■ **Given passage**:
>>>>>

There I was. After two years of a seemingly #couplegoals relationship, crying in the staircase of my dorm while my (ex) not-so Prince Charming broke my heart and threw me away. Mascara ran down my face and ruined the perfect contour that took me 1.5 hours of hard work as he gave up on the relationship that I had worked on just as hard. I spent the next two weeks hooking up at frat parties, downing cheap wine, and going on crappy dates with thirsty guys I matched with on Tinder. Basically, I was your average heartbroken sorority girl.
Then I found it, a website sent from Aphrodite herself. Some guy in Texas decided one day to create a site where you can log on and get paid to go on dates with guys who ask you. As I sat there, with my ex’s number burning in my phone and an embarrassing number of pizza boxes next to me, I decided I needed to do something. Anything to get me out of this slump. So naturally, I checked out the website. As I navigated through my options, I thought, why the hell not? I was curious, and after two wasted years, I wanted to feel like my time was worth something.
So I created an account, put up my hottest selfie as my profile picture, and made my date price $50 bucks for an hour of my time at my favorite sushi place. Thirty-seven minutes later I had five guys asking me out on a date.
Then, I sat there and pondered my morals a little. Should I do it? Does this count as escorting? What will my grandma think if she finds out about this? But then, as my ex’s name popped up on my screen, undoubtedly asking for a booty call, I decided — fuck it. There wasn’t a damn thing wrong with me going on a date with some guy who is desperate and lonely. If anything, it should count for service hours. I mentally dared anyone to try to send me to standards as I accepted a date with some guy named Tanner. He was twenty-two, a little (okay very) nerdy looking, and he went to the same college as me. So I sent him a message, he sent me a time, and we set the date for two days later.

<<<<<

■ **Material supplied**:
>>>>>

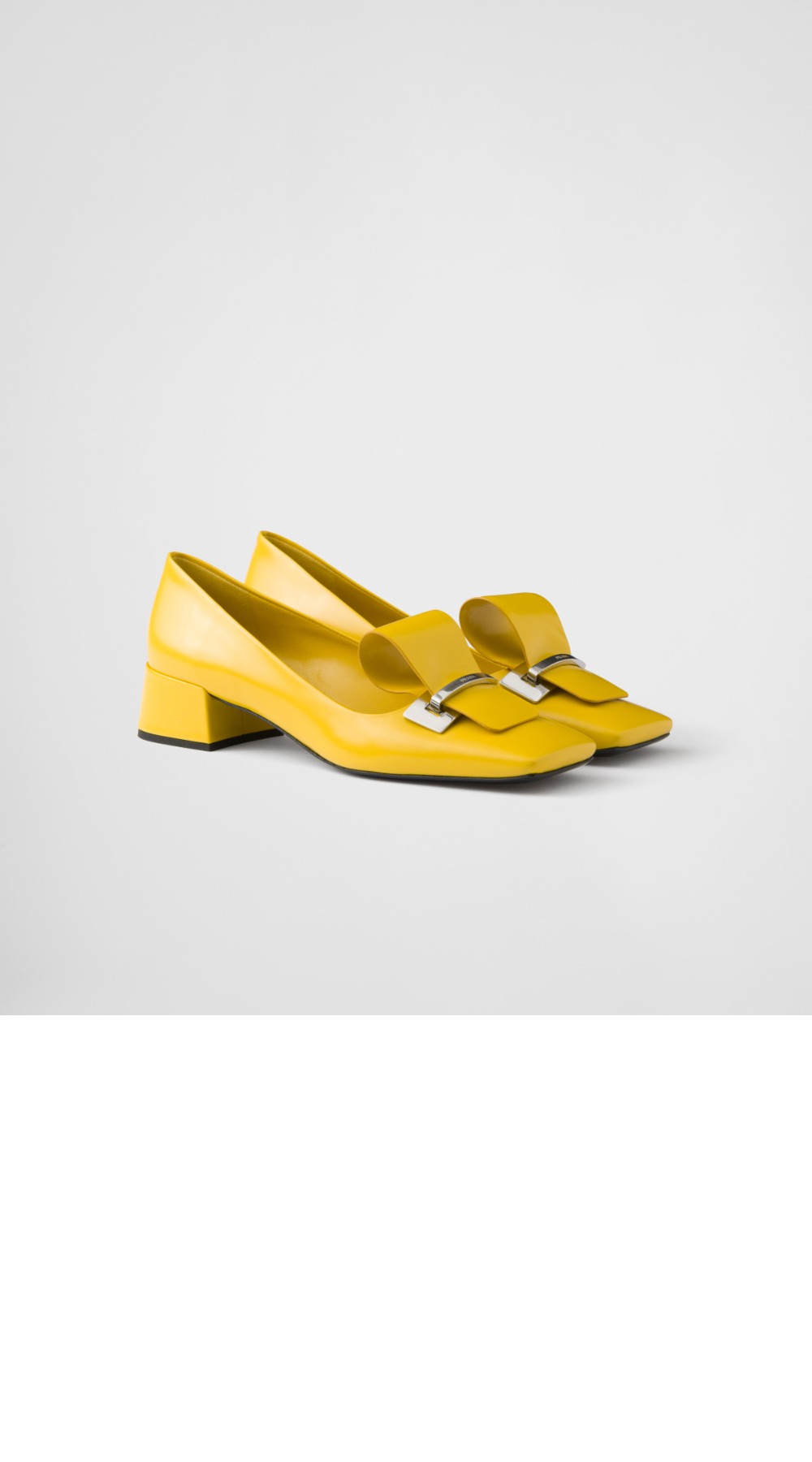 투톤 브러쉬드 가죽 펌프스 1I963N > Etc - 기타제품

<<<<<
>>>>>

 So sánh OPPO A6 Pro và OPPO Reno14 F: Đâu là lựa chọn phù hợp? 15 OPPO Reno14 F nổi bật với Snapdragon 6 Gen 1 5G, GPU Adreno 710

<<<<<

■ **Problem**:
Continue the account of joining the paid dating site, starting right after the date with Tanner is set for two days later.

■ **Task result**:
Tanner met me at the sushi place and we had a great dinner. He was the kind of guy you friend-zone because “he’s so sweet and you just don’t want to ruin the friendship” aka he’s not your type. He was so nice but so awkward. I could immediately tell that he didn’t go out much. When we were finished with dinner I gave him a side hug bye and went on my merry way home. The next day the money from the date was in my PayPal account. I got a pedicure and new nails with the fifty bucks and screened Tanner’s requests for future dates.
As I admired my new, date paid for manicure, I realized something. That guy was so lonely and sad about not knowing any girls, and I changed his life. And my life. I changed both of our lives, just by having a conversation. Fifty dollars and keeping some poor kid from being sad and alone on a Wednesday night? It felt like I was Emma Stone from Easy A, minus the bomb wardrobe and all the sex stuff. A true saint.
Screw wasting my time going out with the fuckboys I meet at the gym or on Tinder. No, I’m not down to Netflix and Chill, so don’t ask. But find me online and for $50 maybe I’ll give you an hour of my time — unless you have a face like Channing Tatum and a body to match. Then let’s talk, free of charge..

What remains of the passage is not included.